What does the 5 number summary include?
The 5 number summary includes the minimum, first quartile (Q1), median (Q2), third quartile (Q3), and maximum values of a dataset.
What is the mean and how is it calculated?
The mean is a measure of central tendency that is calculated by summing up all the values in a dataset and dividing by the total number of values.
How can you identify a linear relationship from a scatter plot?
In a scatter plot a linear relationship is identified by a straight line or a consistent pattern of points that follow a linear trend, the points should be evenly distributed around the line
What is the form of the equation for a linear model written?
y=mx+b
How do you calculate the IQR using the five-number summary?

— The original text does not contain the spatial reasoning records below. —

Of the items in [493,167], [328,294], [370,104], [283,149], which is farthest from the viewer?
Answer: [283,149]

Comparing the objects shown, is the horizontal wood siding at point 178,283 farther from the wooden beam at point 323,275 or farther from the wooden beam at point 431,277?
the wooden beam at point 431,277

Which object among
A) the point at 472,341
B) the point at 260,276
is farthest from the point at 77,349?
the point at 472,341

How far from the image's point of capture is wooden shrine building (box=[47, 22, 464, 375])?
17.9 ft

The IQR can be calculated by subtracting the first quartile (Q1) from the third quartile (Q3): IQR = Q3 - Q1.
Find the 5 number summary: [1,3,9,18,19,19,23]
Min: 1
Q1: 3
Q2: 18
Q3: 19
Max: 23
Find the mad and the range: [19,3,6,7,1,13,13,11,9,8]
Mad: 4
Range: 18
identify which one is linear and which one is non-linear
y = 3x^2 + 5x - 2
y = 2x + 3
linear:y = 2x + 3
non-linear:y = 3x^2 + 5x - 2
What does the slope of a line in a linear model represent?
The slope of a line in a linear model represents the rate of change
How do you identify outliers using the IQR method?

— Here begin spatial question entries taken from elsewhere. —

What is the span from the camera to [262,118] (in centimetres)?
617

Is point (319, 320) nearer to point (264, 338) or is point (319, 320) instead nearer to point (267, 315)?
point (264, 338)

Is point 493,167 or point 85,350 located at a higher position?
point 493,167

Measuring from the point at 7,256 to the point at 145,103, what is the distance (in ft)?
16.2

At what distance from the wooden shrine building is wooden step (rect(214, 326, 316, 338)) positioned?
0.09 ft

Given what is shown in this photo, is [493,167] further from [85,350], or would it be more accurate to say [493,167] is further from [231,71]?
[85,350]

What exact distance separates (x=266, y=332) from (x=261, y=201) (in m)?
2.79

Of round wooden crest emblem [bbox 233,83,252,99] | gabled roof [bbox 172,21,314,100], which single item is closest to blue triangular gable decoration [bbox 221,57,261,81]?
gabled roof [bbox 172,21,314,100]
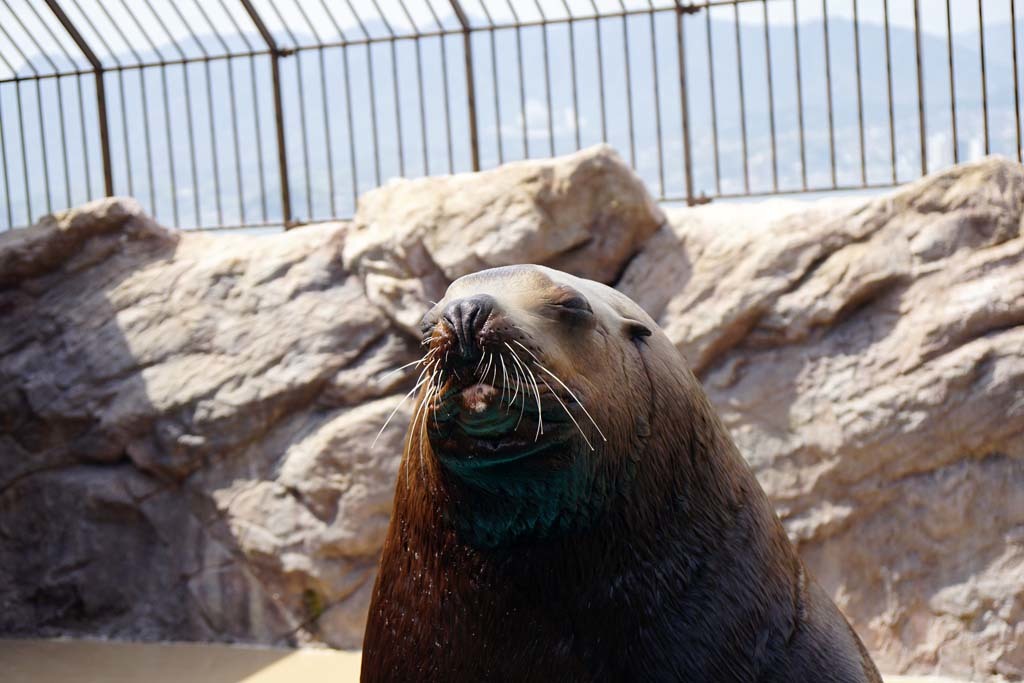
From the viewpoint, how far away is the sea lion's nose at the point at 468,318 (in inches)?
68.6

Outliers can be identified using the IQR method - any data point that falls below Q1 - 1.5 * IQR or above Q3 + 1.5 * IQR as an outlier.
What is the 5 number summary?
A set of descriptive statistics that provides information about a dataset.
When would you use the mean versus the median to describe a dataset?
The mean is typically used when the data is normally distributed or symmetric, while the median is more appropriate when the data is skewed or contains outliers.
How is the strength of a relationship measured in statistics?
The strength of a relationship is often measured using correlation coefficients
What is the slope and Y-intercept of this linear equation? y=2x + 3
Slope=2
Y-intercept=3
How can outliers impact statistical analysis and interpretation of data?
Outliers can mess up statistical analysis by making results inaccurate, changing the average and spread of data, and affecting how variables are related.
Find the 5 number summary: [5,7,9,8,20,6,12,5,10,15]
Min: 5
Q1:6
Q2: 8.5
Q3:12
Max:20
What is the mode and how is it determined?
The mode is the value that appears most frequently in a dataset. It can be determined by observing which value occurs with the highest frequency.
Can a strong relationship between variables always be considered as causation?
No, a strong relationship between variables does not imply causation. Correlation does not prove causation, as there may be other factors influencing the relationship.
What happens if the y-intercept is negative in a linear model?
If the y-intercept is negative it means that the line crosses the y-axis below the origin (0,0) on a graph.
Find the outliers of the following data set using the IQR method: 22,38,40,42,41,24,28,29,35,34,33,9,32,25,23,27,26,31,37,30,39,36
Q1=26
Q3=37
37-26=11
IQR=1.5*11=16.5
Q1=26-16.5=9.5
Q3=37+16.5=53.5
The outlier is 9 because the IQR of Q1 is 9.5
calculate the five number summary of the following numbers: [12, 14, 16, 18, 20, 22, 24, 26, 28, 30, 32, 34]
Minimum: 12
Q1: 17
Q2: 23
Q3: 29
Maximum: 34
How does the standard deviation measure variability in a dataset?
The standard deviation measures the average amount of deviation or dispersion from the mean in a dataset. It provides a measure of how spread out the data points are from the mean.
A researcher is interested in examining the correlation between students' time spent using social media and their academic performance, the researcher hypothesizes that spending more time on social media is associated with lower academic performance. What type of correlation is this?
This will be a negative correlation. As one variable (time spent on social media) increases, the other variable (academic performance) decreases.
Write the following in Y-intercept form and find the slope: 3x - 2y = 7
y=3/2x+-7/2
Slope=3/2
What are some alternative methods for identifying outliers besides the IQR method?
Some alternative methods for identifying outliers include the boxplots, scatter plots, and clustering techniques.